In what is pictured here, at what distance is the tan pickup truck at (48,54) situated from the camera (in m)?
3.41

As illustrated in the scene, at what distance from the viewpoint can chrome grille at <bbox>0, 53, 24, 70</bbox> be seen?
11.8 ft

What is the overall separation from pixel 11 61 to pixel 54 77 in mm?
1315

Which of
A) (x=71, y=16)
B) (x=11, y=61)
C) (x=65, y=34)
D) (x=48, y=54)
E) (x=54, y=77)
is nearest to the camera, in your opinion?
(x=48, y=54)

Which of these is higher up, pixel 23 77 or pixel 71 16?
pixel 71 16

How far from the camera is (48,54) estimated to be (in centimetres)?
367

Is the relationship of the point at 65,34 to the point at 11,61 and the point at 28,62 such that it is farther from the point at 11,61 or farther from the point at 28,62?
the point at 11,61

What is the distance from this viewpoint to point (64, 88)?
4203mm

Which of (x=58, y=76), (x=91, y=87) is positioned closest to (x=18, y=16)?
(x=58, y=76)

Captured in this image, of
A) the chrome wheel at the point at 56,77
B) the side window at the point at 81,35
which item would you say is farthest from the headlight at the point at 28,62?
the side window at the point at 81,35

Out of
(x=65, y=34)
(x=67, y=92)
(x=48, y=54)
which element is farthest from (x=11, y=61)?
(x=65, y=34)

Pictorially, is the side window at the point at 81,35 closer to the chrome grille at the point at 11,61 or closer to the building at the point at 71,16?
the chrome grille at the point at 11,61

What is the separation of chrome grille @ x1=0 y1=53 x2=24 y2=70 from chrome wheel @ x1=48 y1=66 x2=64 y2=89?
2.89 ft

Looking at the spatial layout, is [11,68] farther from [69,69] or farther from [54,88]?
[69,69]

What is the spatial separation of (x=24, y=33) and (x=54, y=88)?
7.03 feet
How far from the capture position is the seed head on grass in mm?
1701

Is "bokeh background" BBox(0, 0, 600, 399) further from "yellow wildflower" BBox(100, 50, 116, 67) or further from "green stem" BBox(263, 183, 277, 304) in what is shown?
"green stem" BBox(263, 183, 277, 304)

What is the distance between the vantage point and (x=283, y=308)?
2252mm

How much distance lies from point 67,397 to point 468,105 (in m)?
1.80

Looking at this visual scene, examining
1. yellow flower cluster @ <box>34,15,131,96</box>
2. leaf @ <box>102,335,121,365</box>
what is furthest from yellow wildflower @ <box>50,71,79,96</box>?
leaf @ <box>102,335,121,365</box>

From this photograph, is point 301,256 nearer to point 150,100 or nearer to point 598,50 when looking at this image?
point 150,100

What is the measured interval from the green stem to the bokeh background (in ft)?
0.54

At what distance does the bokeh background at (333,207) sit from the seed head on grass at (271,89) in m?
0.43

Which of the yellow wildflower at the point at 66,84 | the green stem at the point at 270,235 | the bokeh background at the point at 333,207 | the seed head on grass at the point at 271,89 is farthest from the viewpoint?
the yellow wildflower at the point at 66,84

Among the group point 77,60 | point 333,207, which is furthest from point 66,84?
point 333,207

────────

▸ **Written task**
Edit the items above by changing every "bokeh background" to "blurred background", and write them out again with nothing else altered.

▸ **The output**
In what is pictured here, at what distance is the tan pickup truck at (48,54) situated from the camera (in m)?
3.41

As illustrated in the scene, at what distance from the viewpoint can chrome grille at <bbox>0, 53, 24, 70</bbox> be seen?
11.8 ft

What is the overall separation from pixel 11 61 to pixel 54 77 in mm?
1315

Which of
A) (x=71, y=16)
B) (x=11, y=61)
C) (x=65, y=34)
D) (x=48, y=54)
E) (x=54, y=77)
is nearest to the camera, in your opinion?
(x=48, y=54)

Which of these is higher up, pixel 23 77 or pixel 71 16?
pixel 71 16

How far from the camera is (48,54) estimated to be (in centimetres)?
367

Is the relationship of the point at 65,34 to the point at 11,61 and the point at 28,62 such that it is farther from the point at 11,61 or farther from the point at 28,62?
the point at 11,61

What is the distance from this viewpoint to point (64, 88)?
4203mm

Which of (x=58, y=76), (x=91, y=87) is positioned closest to (x=18, y=16)?
(x=58, y=76)

Captured in this image, of
A) the chrome wheel at the point at 56,77
B) the side window at the point at 81,35
which item would you say is farthest from the headlight at the point at 28,62?
the side window at the point at 81,35

Out of
(x=65, y=34)
(x=67, y=92)
(x=48, y=54)
which element is farthest from (x=11, y=61)?
(x=65, y=34)

Pictorially, is the side window at the point at 81,35 closer to the chrome grille at the point at 11,61 or closer to the building at the point at 71,16?
the chrome grille at the point at 11,61

What is the separation of chrome grille @ x1=0 y1=53 x2=24 y2=70 from chrome wheel @ x1=48 y1=66 x2=64 y2=89?
2.89 ft

Looking at the spatial layout, is [11,68] farther from [69,69] or farther from [54,88]?
[69,69]

What is the spatial separation of (x=24, y=33) and (x=54, y=88)?
7.03 feet
How far from the capture position is the seed head on grass in mm?
1701

Is "blurred background" BBox(0, 0, 600, 399) further from "yellow wildflower" BBox(100, 50, 116, 67) or further from "green stem" BBox(263, 183, 277, 304) in what is shown?
"green stem" BBox(263, 183, 277, 304)

What is the distance between the vantage point and (x=283, y=308)?
2252mm

How much distance lies from point 67,397 to point 468,105 (in m)?
1.80

Looking at this visual scene, examining
1. yellow flower cluster @ <box>34,15,131,96</box>
2. leaf @ <box>102,335,121,365</box>
what is furthest from yellow wildflower @ <box>50,71,79,96</box>?
leaf @ <box>102,335,121,365</box>

From this photograph, is point 301,256 nearer to point 150,100 or nearer to point 598,50 when looking at this image?
point 150,100

What is the measured interval from the green stem to the blurred background (in ft)?
0.54

At what distance does the blurred background at (333,207) sit from the seed head on grass at (271,89) in m?
0.43

Which of the yellow wildflower at the point at 66,84 | the green stem at the point at 270,235 | the blurred background at the point at 333,207 | the seed head on grass at the point at 271,89 is farthest from the viewpoint?
the yellow wildflower at the point at 66,84

Among the group point 77,60 | point 333,207, which is furthest from point 66,84?
point 333,207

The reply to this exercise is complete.